EXERCISE. Rewrite the listing below in full, substituting "child's hand" for each occurrence of "boy's hand" and leaving all other text unaltered.

DATA FOR THIS EXERCISE.

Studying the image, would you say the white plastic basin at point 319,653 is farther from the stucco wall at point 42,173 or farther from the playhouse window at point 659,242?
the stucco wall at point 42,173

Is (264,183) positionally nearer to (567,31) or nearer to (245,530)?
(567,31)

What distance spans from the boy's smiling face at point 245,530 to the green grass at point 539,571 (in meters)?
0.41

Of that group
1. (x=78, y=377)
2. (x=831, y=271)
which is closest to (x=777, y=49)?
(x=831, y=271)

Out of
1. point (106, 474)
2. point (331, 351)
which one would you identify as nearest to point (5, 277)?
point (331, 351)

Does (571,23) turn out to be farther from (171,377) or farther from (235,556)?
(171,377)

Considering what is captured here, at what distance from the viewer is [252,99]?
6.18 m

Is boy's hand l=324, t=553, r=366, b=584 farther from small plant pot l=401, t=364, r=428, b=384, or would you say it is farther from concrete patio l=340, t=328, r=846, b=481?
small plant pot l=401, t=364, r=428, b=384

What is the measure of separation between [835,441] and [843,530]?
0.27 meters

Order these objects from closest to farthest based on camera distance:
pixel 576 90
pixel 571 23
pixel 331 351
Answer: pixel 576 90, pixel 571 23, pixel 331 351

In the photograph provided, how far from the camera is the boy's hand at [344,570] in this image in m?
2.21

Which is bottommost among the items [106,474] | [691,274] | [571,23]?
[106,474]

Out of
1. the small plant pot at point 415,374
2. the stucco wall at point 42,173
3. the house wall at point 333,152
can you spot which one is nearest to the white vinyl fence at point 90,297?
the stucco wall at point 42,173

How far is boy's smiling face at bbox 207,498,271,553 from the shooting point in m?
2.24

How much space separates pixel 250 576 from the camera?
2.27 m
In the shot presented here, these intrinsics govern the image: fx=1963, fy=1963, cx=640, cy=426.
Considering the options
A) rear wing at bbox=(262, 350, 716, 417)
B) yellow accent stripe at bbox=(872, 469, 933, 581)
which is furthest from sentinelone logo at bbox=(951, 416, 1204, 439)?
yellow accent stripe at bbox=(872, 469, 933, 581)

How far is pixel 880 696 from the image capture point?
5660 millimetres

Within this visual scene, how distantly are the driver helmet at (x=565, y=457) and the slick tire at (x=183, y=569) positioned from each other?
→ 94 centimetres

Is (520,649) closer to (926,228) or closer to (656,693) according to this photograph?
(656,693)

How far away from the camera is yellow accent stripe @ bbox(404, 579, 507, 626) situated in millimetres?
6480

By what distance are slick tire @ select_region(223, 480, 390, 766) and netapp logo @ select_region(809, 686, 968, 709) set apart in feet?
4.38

WRITTEN SOLUTION.
Studying the image, would you say the white plastic basin at point 319,653 is farther from the stucco wall at point 42,173 or farther from the playhouse window at point 659,242?
the stucco wall at point 42,173

Is (264,183) positionally nearer to (567,31) or nearer to (245,530)?
(567,31)

What distance spans from the boy's smiling face at point 245,530 to the green grass at point 539,571 (in meters)?
0.41

Of that group
1. (x=78, y=377)
2. (x=831, y=271)
which is closest to (x=777, y=49)?
(x=831, y=271)

Out of
1. point (106, 474)
2. point (331, 351)
which one would you identify as nearest to point (5, 277)?
point (331, 351)

Does (571,23) turn out to be farther from (171,377) or farther from (235,556)?
(171,377)

Considering what is captured here, at what distance from the viewer is [252,99]?
6.18 m

Is child's hand l=324, t=553, r=366, b=584 farther from small plant pot l=401, t=364, r=428, b=384, or would you say it is farther from concrete patio l=340, t=328, r=846, b=481?
small plant pot l=401, t=364, r=428, b=384

What is the measure of separation between [835,441] and [843,530]?
0.27 meters

Order these objects from closest to farthest based on camera distance:
pixel 576 90
pixel 571 23
pixel 331 351
Answer: pixel 576 90, pixel 571 23, pixel 331 351

In the photograph provided, how far from the camera is the child's hand at [344,570] in this image in m?
2.21

Which is bottommost among the items [106,474] | [691,274] | [571,23]?
[106,474]

Out of
1. the small plant pot at point 415,374
2. the stucco wall at point 42,173
3. the house wall at point 333,152
can you spot which one is nearest to the white vinyl fence at point 90,297?
the stucco wall at point 42,173

How far is boy's smiling face at bbox 207,498,271,553 from the shooting point in m?
2.24

How much space separates pixel 250 576 from the camera?
2.27 m
In the shot presented here, these intrinsics govern the image: fx=1963, fy=1963, cx=640, cy=426.
Considering the options
A) rear wing at bbox=(262, 350, 716, 417)
B) yellow accent stripe at bbox=(872, 469, 933, 581)
which is furthest from sentinelone logo at bbox=(951, 416, 1204, 439)?
yellow accent stripe at bbox=(872, 469, 933, 581)

How far is pixel 880 696 from the image capture point?
5660 millimetres

Within this visual scene, how distantly are the driver helmet at (x=565, y=457) and the slick tire at (x=183, y=569) positioned from each other?
→ 94 centimetres

Is (520,649) closer to (926,228) or closer to (656,693) according to this photograph?
(656,693)

How far away from the camera is yellow accent stripe @ bbox(404, 579, 507, 626) situated in millimetres?
6480

By what distance are slick tire @ select_region(223, 480, 390, 766) and netapp logo @ select_region(809, 686, 968, 709) set apart in feet?
4.38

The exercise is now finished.